▸ Assigned task: When the line containing "Researchers trained deep" appears in the data below, begin copying there and stop only after the line containing "Using Swin-UNETR architecture".

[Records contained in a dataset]

======

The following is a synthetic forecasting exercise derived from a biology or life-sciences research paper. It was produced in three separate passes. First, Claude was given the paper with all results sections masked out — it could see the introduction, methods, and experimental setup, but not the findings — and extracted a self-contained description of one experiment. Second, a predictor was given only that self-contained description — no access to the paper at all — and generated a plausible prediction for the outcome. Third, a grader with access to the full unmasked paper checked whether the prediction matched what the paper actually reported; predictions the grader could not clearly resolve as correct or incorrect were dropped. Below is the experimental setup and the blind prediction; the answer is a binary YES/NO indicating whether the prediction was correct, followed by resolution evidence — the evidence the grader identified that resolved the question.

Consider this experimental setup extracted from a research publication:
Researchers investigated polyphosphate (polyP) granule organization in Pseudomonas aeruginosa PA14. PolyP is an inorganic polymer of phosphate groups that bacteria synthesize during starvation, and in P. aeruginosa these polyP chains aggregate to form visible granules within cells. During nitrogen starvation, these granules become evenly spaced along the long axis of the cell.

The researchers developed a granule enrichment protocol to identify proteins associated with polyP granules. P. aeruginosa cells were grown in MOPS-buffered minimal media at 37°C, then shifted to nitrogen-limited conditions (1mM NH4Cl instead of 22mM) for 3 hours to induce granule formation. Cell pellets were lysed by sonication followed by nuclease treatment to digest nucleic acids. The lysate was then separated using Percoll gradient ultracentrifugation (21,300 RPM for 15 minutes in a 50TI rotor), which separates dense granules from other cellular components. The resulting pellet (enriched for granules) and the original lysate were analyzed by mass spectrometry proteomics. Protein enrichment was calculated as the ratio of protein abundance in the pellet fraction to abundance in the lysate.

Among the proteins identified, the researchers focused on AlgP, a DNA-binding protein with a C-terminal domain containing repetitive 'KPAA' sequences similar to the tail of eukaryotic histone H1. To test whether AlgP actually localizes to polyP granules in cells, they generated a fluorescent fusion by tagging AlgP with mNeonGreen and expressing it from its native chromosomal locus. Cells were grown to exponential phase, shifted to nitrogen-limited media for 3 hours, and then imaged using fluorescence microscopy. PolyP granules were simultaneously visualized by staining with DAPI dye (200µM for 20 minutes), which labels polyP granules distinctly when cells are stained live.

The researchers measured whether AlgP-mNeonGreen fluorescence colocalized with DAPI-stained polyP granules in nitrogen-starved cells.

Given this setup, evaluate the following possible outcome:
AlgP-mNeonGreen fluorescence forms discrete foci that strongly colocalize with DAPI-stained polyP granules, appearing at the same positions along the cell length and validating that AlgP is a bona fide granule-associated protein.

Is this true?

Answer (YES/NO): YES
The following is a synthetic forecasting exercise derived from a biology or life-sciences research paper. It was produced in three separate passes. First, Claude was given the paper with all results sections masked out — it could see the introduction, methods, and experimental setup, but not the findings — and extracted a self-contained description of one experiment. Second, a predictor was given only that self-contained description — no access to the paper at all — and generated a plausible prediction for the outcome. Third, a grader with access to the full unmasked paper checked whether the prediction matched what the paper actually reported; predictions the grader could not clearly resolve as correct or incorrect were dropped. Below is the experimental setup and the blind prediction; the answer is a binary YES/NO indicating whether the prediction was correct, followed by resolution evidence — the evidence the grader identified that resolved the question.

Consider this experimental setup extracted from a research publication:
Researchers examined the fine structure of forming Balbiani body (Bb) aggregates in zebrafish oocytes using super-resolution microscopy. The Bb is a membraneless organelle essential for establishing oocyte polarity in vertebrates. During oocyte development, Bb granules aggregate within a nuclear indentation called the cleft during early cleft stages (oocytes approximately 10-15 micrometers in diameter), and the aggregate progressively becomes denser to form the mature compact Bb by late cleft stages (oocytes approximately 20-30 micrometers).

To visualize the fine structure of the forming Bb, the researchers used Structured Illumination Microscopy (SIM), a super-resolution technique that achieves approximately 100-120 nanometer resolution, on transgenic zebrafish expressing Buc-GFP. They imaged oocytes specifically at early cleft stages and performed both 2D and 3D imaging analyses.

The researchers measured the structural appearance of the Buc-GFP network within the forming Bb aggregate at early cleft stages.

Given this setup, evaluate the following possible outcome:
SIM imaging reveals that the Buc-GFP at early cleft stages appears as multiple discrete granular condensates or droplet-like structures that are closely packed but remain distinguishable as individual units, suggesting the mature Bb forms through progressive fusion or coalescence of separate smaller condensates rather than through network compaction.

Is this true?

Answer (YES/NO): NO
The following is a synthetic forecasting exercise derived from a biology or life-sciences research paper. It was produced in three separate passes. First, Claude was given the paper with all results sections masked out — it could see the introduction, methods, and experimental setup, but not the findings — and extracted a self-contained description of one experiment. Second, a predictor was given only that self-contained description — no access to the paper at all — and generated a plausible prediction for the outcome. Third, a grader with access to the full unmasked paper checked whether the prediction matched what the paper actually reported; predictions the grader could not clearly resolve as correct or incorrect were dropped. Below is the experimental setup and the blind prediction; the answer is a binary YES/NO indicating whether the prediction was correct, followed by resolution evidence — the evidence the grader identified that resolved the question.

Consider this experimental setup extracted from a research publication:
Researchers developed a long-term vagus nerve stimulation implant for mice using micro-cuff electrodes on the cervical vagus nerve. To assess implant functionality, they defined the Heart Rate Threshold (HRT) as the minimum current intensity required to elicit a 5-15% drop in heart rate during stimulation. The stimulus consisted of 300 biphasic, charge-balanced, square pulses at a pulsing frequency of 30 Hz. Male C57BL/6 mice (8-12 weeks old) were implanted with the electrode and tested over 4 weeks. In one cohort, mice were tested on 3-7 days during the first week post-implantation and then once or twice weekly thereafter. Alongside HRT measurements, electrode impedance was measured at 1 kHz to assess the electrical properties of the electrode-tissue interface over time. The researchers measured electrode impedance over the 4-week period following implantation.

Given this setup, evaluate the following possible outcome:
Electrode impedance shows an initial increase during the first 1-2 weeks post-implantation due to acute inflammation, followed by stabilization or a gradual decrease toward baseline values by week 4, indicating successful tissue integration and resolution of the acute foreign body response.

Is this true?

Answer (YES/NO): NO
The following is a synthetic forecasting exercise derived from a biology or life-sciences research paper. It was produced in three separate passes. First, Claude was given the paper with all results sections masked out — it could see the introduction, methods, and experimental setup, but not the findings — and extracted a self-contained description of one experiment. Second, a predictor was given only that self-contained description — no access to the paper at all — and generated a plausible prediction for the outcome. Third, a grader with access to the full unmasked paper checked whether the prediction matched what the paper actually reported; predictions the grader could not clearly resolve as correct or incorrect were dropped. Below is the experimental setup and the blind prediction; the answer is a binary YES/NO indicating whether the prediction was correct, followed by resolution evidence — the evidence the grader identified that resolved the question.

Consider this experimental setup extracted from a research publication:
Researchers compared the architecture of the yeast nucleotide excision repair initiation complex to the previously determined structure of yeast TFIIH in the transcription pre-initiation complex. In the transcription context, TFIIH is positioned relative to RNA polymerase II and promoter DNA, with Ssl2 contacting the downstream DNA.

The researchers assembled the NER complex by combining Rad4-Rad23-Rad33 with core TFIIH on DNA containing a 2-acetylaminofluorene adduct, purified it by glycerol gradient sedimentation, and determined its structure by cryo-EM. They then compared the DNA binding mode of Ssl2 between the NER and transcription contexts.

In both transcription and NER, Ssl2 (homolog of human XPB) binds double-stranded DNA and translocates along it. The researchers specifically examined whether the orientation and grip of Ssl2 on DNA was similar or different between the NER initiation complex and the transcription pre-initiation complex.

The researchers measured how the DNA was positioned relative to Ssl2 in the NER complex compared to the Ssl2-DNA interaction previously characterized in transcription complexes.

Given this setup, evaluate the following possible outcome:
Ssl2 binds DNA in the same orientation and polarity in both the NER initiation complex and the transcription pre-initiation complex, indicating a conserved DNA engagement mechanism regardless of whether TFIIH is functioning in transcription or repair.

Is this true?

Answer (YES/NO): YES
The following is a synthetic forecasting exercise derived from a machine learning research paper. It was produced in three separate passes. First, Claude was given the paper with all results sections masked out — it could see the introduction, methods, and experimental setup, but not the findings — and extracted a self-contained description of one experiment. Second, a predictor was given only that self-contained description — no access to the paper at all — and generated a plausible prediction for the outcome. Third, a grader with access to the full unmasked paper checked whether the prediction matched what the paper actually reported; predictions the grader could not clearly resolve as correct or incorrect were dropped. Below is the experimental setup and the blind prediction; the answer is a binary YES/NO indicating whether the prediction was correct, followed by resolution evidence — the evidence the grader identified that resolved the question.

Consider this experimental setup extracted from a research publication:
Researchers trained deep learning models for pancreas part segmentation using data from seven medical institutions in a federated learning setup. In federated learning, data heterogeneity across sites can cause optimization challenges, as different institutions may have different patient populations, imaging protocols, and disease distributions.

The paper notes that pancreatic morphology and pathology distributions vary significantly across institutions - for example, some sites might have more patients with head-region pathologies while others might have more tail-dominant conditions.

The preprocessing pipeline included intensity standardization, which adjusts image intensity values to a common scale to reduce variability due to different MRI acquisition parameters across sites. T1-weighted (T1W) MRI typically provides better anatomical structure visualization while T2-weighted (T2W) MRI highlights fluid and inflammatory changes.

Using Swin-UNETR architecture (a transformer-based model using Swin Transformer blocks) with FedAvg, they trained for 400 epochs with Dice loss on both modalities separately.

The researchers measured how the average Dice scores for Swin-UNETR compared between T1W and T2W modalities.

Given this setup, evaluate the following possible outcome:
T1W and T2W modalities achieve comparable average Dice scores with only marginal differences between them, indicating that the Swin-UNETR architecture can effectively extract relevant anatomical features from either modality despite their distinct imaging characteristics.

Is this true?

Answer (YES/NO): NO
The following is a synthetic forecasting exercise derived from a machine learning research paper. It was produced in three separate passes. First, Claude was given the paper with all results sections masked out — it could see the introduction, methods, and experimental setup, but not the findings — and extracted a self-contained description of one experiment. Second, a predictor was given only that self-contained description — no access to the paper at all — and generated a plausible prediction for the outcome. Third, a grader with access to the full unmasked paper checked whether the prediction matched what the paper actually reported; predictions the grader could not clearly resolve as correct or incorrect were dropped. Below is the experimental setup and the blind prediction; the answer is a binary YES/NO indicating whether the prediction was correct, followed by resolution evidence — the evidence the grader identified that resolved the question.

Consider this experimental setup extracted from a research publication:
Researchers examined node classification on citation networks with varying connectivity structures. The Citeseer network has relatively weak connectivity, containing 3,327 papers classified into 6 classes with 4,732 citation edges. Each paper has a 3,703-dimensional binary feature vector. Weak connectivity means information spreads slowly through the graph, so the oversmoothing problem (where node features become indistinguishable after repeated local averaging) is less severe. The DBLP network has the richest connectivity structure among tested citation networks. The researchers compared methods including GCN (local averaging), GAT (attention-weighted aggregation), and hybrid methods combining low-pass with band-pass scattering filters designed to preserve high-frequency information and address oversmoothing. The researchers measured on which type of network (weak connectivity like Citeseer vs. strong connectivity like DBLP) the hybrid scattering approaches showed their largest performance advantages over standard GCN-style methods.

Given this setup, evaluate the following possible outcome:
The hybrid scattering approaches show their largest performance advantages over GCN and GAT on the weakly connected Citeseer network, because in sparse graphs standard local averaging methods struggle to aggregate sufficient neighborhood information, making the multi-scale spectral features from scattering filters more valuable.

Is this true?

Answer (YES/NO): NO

======

▸ Answer to this exercise:
Researchers trained deep learning models for pancreas part segmentation using data from seven medical institutions in a federated learning setup. In federated learning, data heterogeneity across sites can cause optimization challenges, as different institutions may have different patient populations, imaging protocols, and disease distributions.

The paper notes that pancreatic morphology and pathology distributions vary significantly across institutions - for example, some sites might have more patients with head-region pathologies while others might have more tail-dominant conditions.

The preprocessing pipeline included intensity standardization, which adjusts image intensity values to a common scale to reduce variability due to different MRI acquisition parameters across sites. T1-weighted (T1W) MRI typically provides better anatomical structure visualization while T2-weighted (T2W) MRI highlights fluid and inflammatory changes.

Using Swin-UNETR architecture (a transformer-based model using Swin Transformer blocks) with FedAvg, they trained for 400 epochs with Dice loss on both modalities separately.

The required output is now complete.